Он утолил первую и вторую, и третью жажду, но продолжал пить, боясь, что вода уйдет. Но она все прибывала. По арыку бежал поток, и мимо Суздальцева проносилось подхваченное потоком сизое птичье перо, сморщенный оранжевый плод урюка, бился и не мог взлететь тусклый мотылек, а он все пил впрок, на всю оставшуюся жизнь.
Потом сидел по грудь в воде, глядя на сияющую водяную ленту, которая протянулась к нему из бесконечности, омывала его и уходила в другую бесконечность. В воде крутились воронки, словно открывалось и закрывалось множество глаз. Вода была живой. Ему казалось, что у воды есть губы, она покрывала его бесчисленными поцелуями. У нее были персты, которыми она нежно ощупывала его раны. Был голос, который что-то ему журчал.
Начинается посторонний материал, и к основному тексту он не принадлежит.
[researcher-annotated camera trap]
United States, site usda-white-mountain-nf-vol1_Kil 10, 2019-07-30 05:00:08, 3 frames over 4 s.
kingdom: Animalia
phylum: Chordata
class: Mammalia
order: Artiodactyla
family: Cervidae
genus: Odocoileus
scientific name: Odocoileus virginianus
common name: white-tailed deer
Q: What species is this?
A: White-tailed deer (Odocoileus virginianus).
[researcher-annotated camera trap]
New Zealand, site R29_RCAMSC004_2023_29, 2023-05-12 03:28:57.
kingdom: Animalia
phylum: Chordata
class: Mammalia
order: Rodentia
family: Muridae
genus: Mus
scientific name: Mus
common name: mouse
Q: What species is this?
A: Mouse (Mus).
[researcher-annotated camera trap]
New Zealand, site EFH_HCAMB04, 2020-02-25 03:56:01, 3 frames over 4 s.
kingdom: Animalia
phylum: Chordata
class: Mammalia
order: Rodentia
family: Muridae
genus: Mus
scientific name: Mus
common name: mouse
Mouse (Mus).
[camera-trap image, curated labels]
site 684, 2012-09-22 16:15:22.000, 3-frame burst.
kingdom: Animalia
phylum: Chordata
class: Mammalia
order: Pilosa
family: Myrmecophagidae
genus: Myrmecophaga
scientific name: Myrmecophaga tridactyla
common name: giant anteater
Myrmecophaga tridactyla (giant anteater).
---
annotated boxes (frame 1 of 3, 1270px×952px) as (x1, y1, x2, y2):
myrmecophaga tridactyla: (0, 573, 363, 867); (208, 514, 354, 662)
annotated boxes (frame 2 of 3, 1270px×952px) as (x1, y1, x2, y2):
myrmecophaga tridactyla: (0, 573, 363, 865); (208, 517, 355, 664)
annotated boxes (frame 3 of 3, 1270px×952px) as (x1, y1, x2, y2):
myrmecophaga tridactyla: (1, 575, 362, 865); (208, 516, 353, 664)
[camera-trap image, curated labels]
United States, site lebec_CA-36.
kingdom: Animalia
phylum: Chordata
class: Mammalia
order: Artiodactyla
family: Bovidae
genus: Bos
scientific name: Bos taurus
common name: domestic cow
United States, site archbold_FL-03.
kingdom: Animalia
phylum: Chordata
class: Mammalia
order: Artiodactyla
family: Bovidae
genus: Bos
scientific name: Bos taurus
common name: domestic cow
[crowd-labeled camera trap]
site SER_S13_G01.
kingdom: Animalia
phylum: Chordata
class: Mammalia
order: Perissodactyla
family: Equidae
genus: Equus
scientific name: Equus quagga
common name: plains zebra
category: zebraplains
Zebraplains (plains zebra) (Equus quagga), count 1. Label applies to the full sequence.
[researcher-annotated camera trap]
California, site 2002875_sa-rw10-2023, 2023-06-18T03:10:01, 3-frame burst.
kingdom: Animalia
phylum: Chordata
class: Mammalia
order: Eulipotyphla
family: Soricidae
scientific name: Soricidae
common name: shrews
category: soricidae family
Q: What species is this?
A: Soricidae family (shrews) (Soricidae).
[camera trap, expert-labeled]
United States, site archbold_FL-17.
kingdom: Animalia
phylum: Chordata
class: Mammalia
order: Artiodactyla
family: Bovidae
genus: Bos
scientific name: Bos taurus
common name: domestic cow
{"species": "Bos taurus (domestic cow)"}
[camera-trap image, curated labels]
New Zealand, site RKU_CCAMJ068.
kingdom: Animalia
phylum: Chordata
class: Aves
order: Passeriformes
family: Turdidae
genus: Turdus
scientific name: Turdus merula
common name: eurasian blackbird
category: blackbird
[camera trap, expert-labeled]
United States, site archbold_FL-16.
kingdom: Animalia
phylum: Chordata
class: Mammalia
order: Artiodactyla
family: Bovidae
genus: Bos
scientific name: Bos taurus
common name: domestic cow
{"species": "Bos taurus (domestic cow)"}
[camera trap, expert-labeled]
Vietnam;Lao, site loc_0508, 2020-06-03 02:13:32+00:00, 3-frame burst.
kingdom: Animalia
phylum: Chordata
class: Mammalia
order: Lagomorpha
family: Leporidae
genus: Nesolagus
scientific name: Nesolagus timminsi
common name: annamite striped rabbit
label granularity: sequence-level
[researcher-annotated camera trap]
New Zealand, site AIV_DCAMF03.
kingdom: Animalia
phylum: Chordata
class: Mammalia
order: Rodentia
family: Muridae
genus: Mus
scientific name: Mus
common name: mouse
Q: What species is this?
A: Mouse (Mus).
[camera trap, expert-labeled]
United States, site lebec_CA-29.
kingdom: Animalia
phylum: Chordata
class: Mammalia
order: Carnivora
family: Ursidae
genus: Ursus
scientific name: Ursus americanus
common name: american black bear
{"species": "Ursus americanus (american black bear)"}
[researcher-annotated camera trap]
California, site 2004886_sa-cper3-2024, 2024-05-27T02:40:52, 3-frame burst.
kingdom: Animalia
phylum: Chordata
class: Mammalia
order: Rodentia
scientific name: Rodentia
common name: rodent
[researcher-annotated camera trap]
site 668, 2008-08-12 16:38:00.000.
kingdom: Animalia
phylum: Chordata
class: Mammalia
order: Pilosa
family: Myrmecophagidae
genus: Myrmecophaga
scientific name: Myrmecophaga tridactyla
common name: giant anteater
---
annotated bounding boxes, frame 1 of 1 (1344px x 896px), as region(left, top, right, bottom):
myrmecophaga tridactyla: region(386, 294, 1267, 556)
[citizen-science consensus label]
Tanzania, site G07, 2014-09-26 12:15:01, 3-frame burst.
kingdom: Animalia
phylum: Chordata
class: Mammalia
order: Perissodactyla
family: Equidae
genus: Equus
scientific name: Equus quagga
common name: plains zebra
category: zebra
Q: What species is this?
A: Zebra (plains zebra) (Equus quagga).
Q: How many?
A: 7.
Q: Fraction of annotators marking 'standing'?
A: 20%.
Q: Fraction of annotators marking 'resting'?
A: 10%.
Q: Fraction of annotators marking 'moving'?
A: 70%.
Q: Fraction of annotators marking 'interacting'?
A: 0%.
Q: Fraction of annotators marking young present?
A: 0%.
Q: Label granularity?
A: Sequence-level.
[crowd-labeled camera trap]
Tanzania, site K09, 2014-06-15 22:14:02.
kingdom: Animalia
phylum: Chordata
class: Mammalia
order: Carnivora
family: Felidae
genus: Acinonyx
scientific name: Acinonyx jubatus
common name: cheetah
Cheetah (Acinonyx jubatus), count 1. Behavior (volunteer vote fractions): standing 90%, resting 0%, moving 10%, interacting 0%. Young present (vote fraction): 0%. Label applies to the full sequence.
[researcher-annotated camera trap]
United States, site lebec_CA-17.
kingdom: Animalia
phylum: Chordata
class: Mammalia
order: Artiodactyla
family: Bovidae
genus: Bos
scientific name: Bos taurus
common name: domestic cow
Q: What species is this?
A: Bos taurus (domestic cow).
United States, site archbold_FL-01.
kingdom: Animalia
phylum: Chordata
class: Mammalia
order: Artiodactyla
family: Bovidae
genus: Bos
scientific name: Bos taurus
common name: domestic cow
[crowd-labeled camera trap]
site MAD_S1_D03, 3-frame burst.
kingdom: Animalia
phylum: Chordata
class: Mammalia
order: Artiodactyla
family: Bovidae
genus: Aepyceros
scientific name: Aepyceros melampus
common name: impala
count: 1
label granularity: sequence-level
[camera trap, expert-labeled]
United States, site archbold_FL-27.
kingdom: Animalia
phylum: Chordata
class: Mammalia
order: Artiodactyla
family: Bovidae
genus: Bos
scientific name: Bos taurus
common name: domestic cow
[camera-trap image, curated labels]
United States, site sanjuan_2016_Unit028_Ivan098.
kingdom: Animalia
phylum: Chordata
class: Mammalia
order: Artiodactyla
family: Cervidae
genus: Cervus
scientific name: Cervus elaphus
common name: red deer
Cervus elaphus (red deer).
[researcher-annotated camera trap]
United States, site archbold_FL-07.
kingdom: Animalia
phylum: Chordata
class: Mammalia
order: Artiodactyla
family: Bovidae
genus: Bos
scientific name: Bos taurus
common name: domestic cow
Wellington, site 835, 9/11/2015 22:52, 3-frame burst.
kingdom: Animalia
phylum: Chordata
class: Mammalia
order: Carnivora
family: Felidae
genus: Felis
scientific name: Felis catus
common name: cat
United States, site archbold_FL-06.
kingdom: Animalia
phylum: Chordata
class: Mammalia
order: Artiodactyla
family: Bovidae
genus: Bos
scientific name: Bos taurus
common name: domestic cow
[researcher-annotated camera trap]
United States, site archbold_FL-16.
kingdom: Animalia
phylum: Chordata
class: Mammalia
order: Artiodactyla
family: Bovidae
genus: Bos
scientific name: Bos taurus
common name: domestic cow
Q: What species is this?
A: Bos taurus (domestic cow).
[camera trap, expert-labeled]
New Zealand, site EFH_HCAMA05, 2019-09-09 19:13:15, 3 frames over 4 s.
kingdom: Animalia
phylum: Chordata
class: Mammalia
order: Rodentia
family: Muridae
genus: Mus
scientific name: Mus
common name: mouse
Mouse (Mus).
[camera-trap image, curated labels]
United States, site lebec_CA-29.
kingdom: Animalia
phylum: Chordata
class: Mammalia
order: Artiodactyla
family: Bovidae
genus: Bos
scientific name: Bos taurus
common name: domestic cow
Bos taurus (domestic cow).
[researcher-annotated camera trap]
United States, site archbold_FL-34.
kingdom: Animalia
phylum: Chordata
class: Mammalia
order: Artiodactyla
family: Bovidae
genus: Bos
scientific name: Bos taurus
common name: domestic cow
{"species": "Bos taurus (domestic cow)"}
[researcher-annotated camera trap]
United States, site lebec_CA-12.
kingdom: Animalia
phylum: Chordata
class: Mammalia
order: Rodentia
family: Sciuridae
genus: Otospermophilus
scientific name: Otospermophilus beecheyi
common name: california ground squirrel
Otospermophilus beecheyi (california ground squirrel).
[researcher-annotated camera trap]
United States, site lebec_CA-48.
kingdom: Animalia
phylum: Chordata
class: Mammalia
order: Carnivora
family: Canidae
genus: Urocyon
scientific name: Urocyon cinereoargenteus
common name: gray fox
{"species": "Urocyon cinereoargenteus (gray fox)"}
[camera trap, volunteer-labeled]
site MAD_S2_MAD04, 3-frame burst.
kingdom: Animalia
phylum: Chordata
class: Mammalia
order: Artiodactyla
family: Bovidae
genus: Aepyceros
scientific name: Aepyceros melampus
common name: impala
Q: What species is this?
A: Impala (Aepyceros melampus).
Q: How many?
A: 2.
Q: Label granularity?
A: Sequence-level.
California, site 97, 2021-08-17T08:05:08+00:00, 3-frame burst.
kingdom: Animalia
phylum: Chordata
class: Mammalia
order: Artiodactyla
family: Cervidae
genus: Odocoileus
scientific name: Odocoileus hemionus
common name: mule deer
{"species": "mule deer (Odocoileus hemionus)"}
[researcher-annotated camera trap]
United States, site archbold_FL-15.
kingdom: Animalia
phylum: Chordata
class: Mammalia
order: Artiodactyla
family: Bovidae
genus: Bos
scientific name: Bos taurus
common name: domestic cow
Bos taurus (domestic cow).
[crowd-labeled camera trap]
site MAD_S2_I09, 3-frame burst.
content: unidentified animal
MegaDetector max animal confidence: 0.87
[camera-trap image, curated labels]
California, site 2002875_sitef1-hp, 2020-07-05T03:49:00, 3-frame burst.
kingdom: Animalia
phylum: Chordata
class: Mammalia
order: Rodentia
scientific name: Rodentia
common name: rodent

Он вдруг подумал, что чудо его спасения не случайно. Тот же, кто неслышно пробежал по деревянной галерее и открыл задвижку в его темнице, тот же самый, быть может, крылатый, приоткрыл в предгорьях створку плотины, разобрал запруду, и студеная вода гор потекла по арыку, торопясь спасти его жизнь.
И вторая, показавшаяся фантастической мысль — этот дивный студеный поток излился из сухого кувшина, оставленного им в изголовье роженицы. Мелкий черепочек, из которого он так и не выпил воды, вплеснул в арык студеную душистую реку. И это сказочное явленье поразило его, и он вновь подумал о Стеклодуве, который подвергает его испытаниям, мучит искушениями, подносит к глазам словеса огненной книги, подводит к смерти, уродует, а затем, по какому-то тайному своему разумению, отодвигает от смертельной черты.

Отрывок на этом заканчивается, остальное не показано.